As a producer, his discography spans across the globe with international collaborations, proving that music truly has no boundaries. This is something that stands out for the musician.
Having experienced dynamic moments of growth as a musician, places like Seoul and New York playing an influence, Macrohard expresses his unique perspective through the medium of sonic and visual art.
As a film scorer, he has worked on indie films, fashion films, and advertisements with his finesse of cinematic knowledge.
As a veteran DJ, he has rocked dance floors of all shapes and sizes, from underground hip-hop venues to EDM festivals. Something his success continues to grow in.
His craft of taste-making now extends to the art and apparel world, via his brand ‘asianpear.’ The ever evolving career of Macrohard is a testament to his adaptiveness and unquenchable passion for creativity and connection.
Check out the interview here.
Q: You are in NYC..a melting pot of choices – how do you come to terms with what is your scene and sound amongst your community (on or offline?)

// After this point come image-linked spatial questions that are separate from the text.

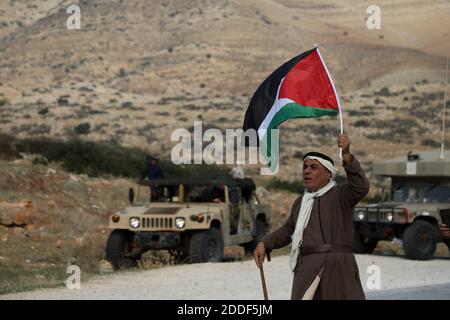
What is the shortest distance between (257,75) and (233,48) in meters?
5.72

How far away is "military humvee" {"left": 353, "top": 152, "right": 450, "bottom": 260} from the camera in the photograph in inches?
647

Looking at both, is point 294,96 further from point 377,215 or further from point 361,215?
point 361,215

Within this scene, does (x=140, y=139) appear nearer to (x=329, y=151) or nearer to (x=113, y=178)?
(x=329, y=151)

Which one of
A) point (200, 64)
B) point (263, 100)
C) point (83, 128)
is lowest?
point (263, 100)

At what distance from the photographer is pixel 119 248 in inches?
601

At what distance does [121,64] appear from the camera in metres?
83.1

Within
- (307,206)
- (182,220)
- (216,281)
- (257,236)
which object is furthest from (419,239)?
(307,206)

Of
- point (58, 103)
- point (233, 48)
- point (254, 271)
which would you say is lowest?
point (254, 271)

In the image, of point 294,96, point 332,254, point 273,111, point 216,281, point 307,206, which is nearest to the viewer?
point 332,254

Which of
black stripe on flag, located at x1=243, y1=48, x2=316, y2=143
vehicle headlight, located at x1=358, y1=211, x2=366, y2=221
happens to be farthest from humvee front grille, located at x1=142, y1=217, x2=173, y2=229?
black stripe on flag, located at x1=243, y1=48, x2=316, y2=143

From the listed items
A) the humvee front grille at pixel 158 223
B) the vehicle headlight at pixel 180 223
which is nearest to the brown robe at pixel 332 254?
the vehicle headlight at pixel 180 223

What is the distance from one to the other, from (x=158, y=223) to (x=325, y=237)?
892 centimetres
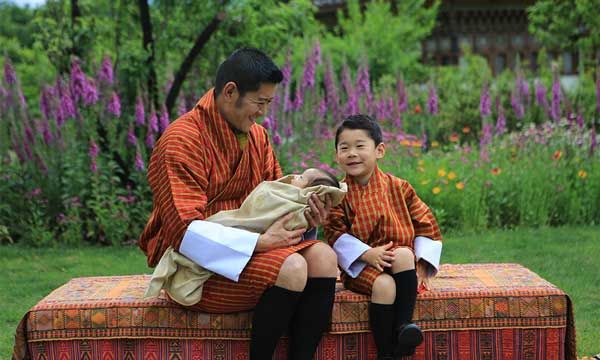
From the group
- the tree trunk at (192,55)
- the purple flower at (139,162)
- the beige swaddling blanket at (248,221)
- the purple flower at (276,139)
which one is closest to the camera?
the beige swaddling blanket at (248,221)

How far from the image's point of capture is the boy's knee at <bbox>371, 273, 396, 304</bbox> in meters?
3.19

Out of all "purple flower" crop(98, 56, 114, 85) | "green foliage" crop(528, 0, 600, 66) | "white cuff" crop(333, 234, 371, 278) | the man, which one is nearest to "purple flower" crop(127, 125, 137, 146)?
"purple flower" crop(98, 56, 114, 85)

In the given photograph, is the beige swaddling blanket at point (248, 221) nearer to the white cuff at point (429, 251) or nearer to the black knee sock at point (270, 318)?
the black knee sock at point (270, 318)

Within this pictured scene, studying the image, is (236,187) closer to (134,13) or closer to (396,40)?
(134,13)

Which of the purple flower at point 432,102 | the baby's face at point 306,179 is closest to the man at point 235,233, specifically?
the baby's face at point 306,179

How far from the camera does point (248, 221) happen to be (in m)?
3.14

A: While 100% of my local gigs are in NYC, I actually live across the river in New Jersey, so I am able to distance myself from the hustle and bustle of city life. That being said, I love the cultural hub that is NYC, and the diverse scenes within it. I’ve spun everything from chicken joints and karaoke’s to fashion shows and museum openings, to major clubs and venues like The Marquee and Webster Hall; from Reggae, to Dubstep, to Lo-fi to Tech House and more. I think that is the true beauty of being a local DJ in a scene such as NYC… to be able to be versatile in the choice of music I played out, for the many different types of crowds and venues I was able to access within such a compact area. Also, while I don’t particularly like being pigeonholed as an “Asian DJ,” I must say, I really appreciate the love I have received thus far from the Asian/Korean community that is so vibrant in NYC.
Q: What’s your viewpoint on what it takes to have a healthy music career in the modern music age?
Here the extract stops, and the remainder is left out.